Businesses use data mining to give themselves a competitive advantage by harnessing the data they collect on their customers, products, sales, and advertising and marketing campaigns. Data mining helps them sharpen operations, improve relationships with current customers, and acquire new customers.

Businesses that don’t employ data mining techniques may fall behind their competitors. These are some of the primary ways businesses use data mining to avoid such shortcomings.

Basket Analysis

In its most basic application, retailers use basket analysis to analyze what consumers buy (or put in their “baskets”). This is a form of the association technique, giving retailers insight into buying habits and allowing them to recommend other purchases. A less familiar application is one used by law enforcement, where vast amounts of anonymous consumer data is analyzed looking for combinations of products one would use in bomb-making or the production of methamphetamine.

Sales Forecasting

Sales forecasting is a form of predictive analysis to which businesses are devoting more of their budgets. Data mining can help businesses project sales and set targets by examining historical data such as sales records, financial indicators (e.g., consumer price index, S&P 500, inflation markers), consumer spending habits, sales attributed to a specific time of year, and trends which may impact standard assumptions about the business.

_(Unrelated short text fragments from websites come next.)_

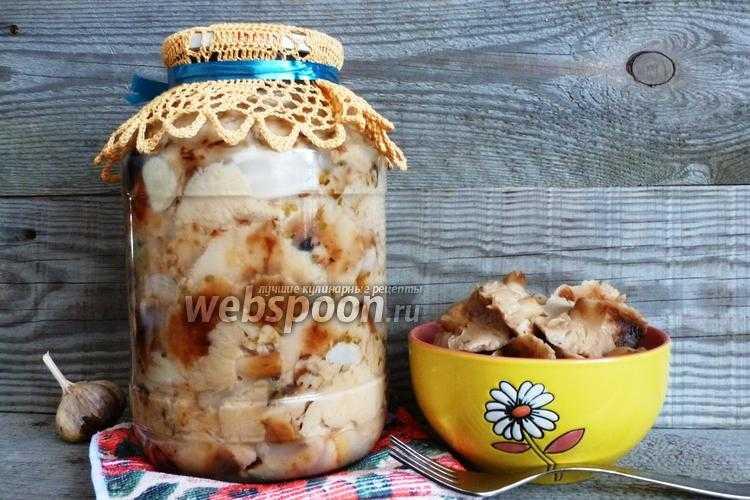 Как солить грибы валуи (кулачки): засолка холодным и горячим способами, в домашних условиях, на зиму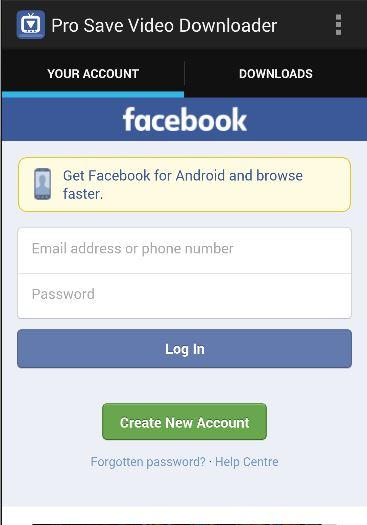 Pro video downloader for fb Settings APK Download - Android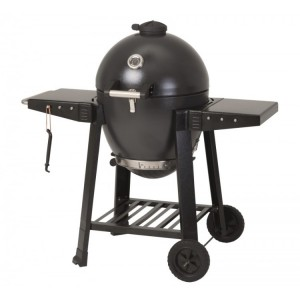 Lifestyle Appliances Dragon Egg Charcoal BBQ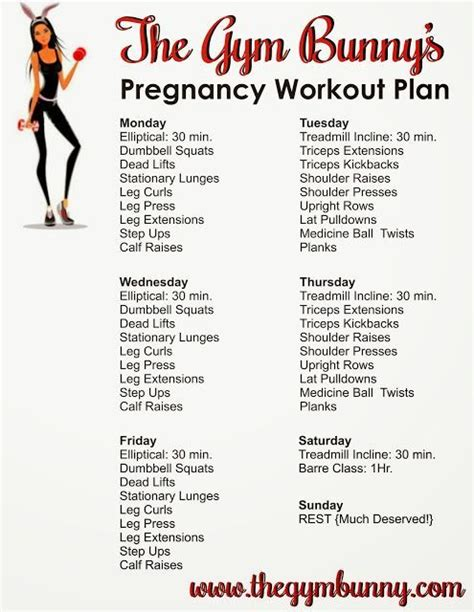 best 25 pregnancy workout plans ideas on fit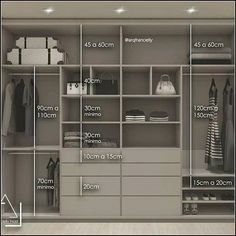 beautiful concept of a wardrobe ideas for bedroom 7 ~ mantulgan.me beautiful concept of a wardrobe ideas for bedroom 7 ~ mantulgan.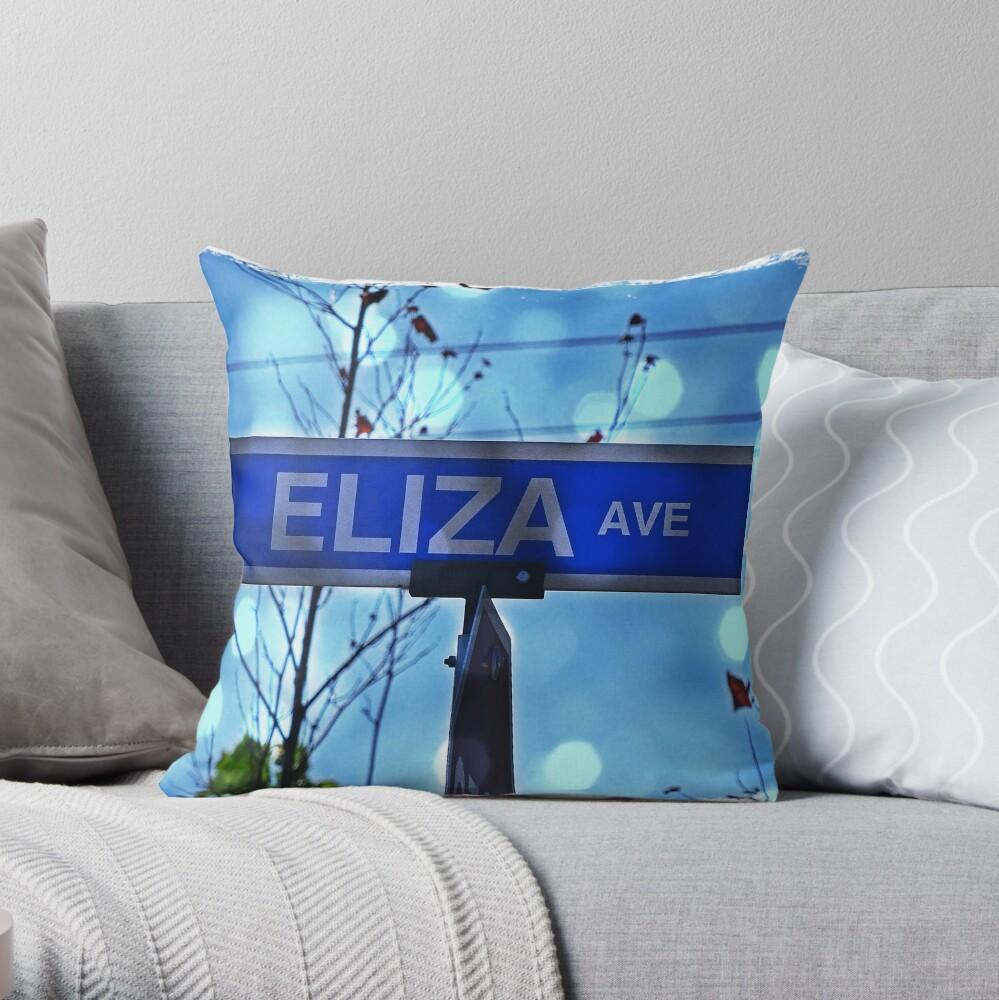 ElizaAve Throw Pillow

According to a recent MicroStrategy survey, 52 percent of global businesses consider predictive data their most important form of analytics.

Database Marketing

Businesses build large databases of consumer data that they use to shape and focus their marketing efforts. These businesses need ways to manage and harness this data to develop targeted, personalized marketing communications. Data mining helps businesses understand consumer behaviors, track contact information and leads, and engage more customers in their marketing databases.

Inventory Planning

Data mining can provide businesses with up-to-date information regarding product inventory, delivery schedules, and production requirements. Data mining also can help remove some of the uncertainty that comes with simple supply-and-demand issues within the supply chain. The speed with which data mining can discern patterns and devise projections helps companies better manage their product stock and operate more efficiently.

Customer Loyalty

Businesses — particularly retailers — generate an enormous amount of data through loyalty programs. Data mining allows these businesses to build and enhance customer relationships through that data. For example, by clustering customers according to basket totals, shopping frequency, and likely grocery spend per week, retailers can offer customers discounts to “ratchet” them up to a spending level (e.g., spend $50 get $5 off; spend $75, get $10 off). This not only provides the customer with an incentive to shop, but it also helps to retain dollars being targeted by competitors.

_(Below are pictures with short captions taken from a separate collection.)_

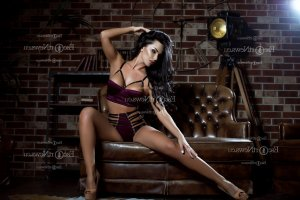Marie-claudia independent escorts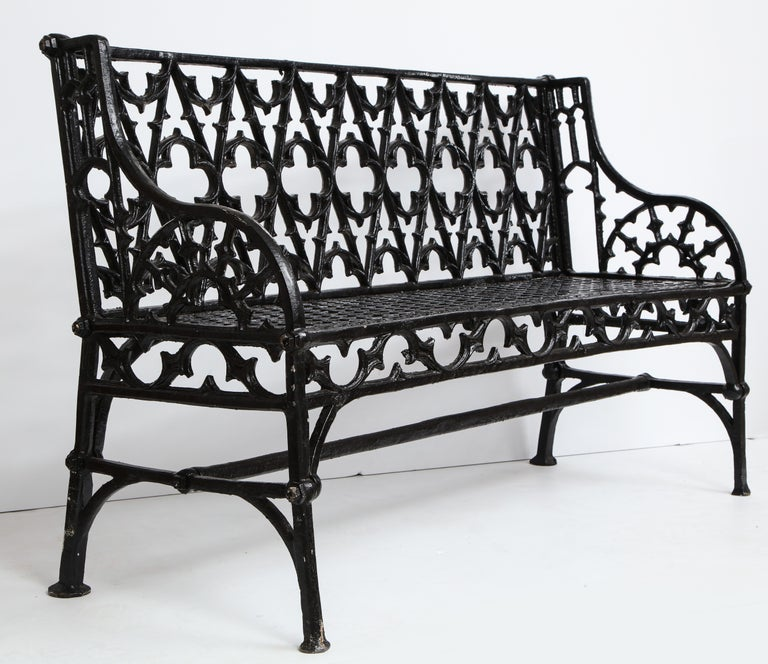 Pair of Black Gothic Style Cast Iron Benches 6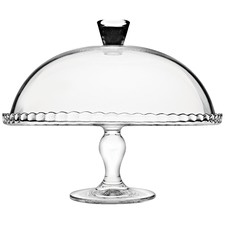Patisserie Cake Stand & Dome Set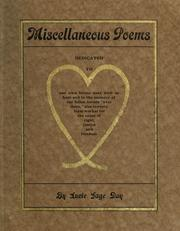 Cover of: Miscellaneous poems ...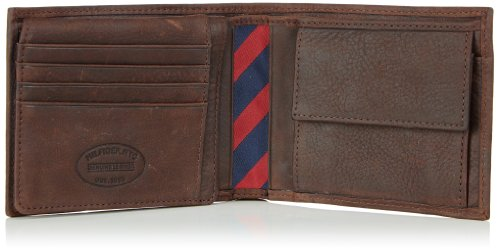 Tommy Hilfiger JOHNSON CC FLAP & COIN POCKET BM56923221 Herren Geldbörsen 14x10x2 cm (B x H x T) Braun (BROWN 204)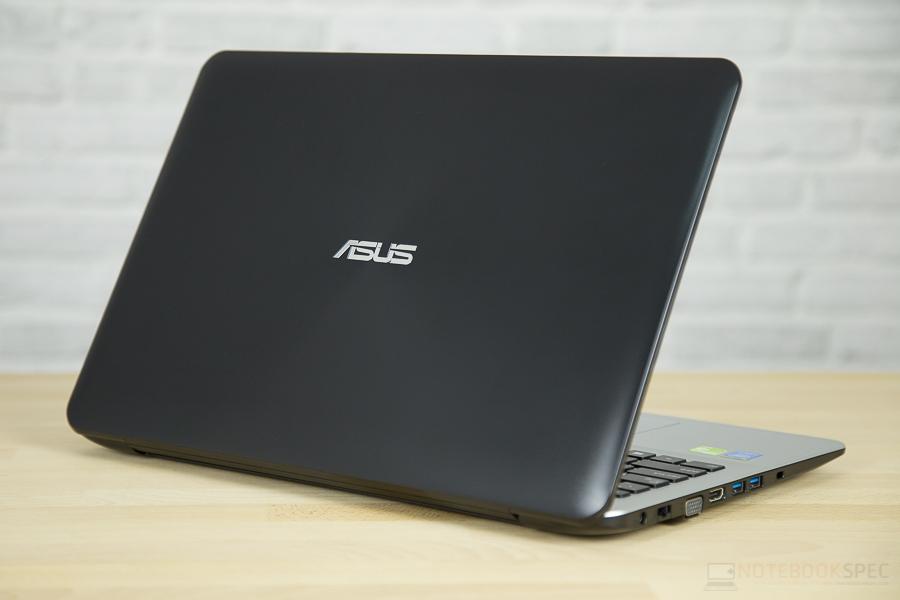 ASUS K55L-3
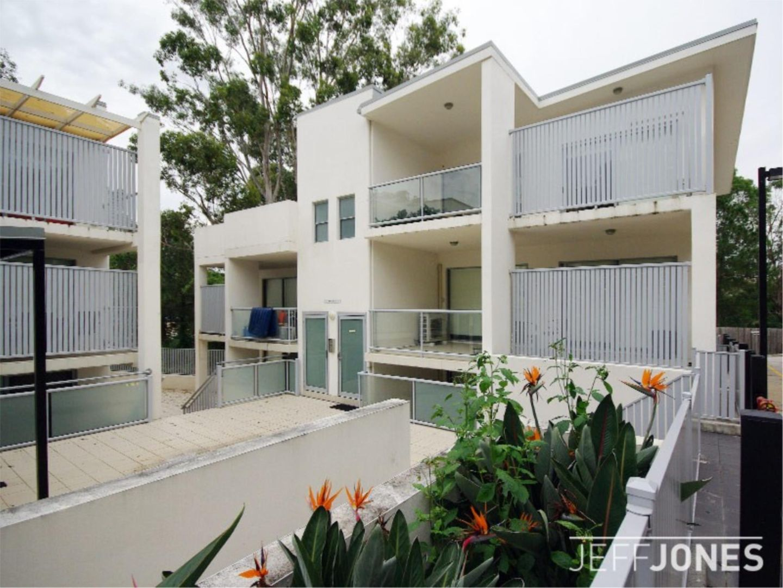 23/108 Nicholson Street, Greenslopes QLD 4120, Image 0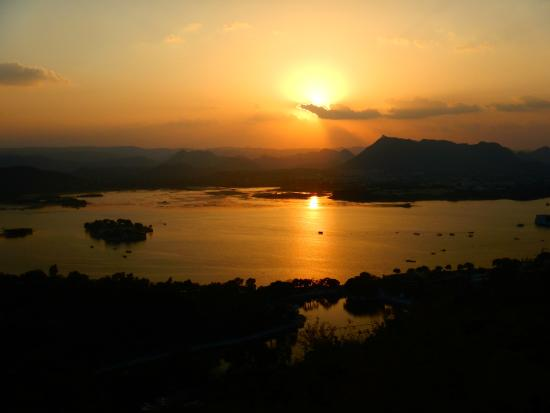 Responsible Rural Tours - Day Tours: Udaipur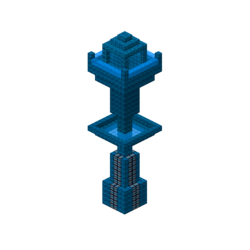 Runic Tower.png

Careers That Use Data Mining

Employment opportunities are growing for those skilled in data mining. Jobs in computer and information technology are projected to increase by 11 percent through 2029, according to the U.S. Bureau of Labor Statistics. Careers that focus on big data, database administration, and information security all employ data mining methods.

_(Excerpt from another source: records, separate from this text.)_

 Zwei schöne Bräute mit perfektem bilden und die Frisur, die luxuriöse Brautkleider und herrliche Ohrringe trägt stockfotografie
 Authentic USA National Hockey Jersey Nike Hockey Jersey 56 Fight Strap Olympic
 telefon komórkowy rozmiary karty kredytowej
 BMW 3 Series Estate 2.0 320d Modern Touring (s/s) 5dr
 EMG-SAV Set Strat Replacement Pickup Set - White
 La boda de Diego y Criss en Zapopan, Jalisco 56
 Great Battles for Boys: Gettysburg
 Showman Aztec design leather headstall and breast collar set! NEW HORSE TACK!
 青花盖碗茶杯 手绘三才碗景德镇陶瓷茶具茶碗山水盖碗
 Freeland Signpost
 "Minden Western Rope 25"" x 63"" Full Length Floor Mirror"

The following are a few top positions that use data mining techniques.

Database Administrator

Database administrators play vital roles in storing, securing, and potentially restoring a company’s data; they ensure that analysts can access the right data when they need it. Database administration is an expanding field (with 10 percent projected job growth, according to the BLS) with strong salary potential. The median annual salary in the U.S. for this profession is $98,860.

Computer and Information Scientist

Computer and information scientists design new technology (computer languages, operating systems, software, etc.) in a rapidly expanding space and are always searching for new ideas. They work in fields like finance, technology, healthcare, and scientific exploration. Job opportunities are abundant (15 percent projected growth by 2029, per the BLS), and the median annual salary is $126,830.

Market Research Analyst

Research analysts conduct marketing studies to help companies target new customers, increase sales, and determine the sales potential of new products. The growth of ecommerce is fueling growth in this field; CareerOneStop projects an 18 percent increase in job opportunities by 2029. The median U.S. salary is $65,810, with salaries in the New York/New Jersey region reaching $81,270.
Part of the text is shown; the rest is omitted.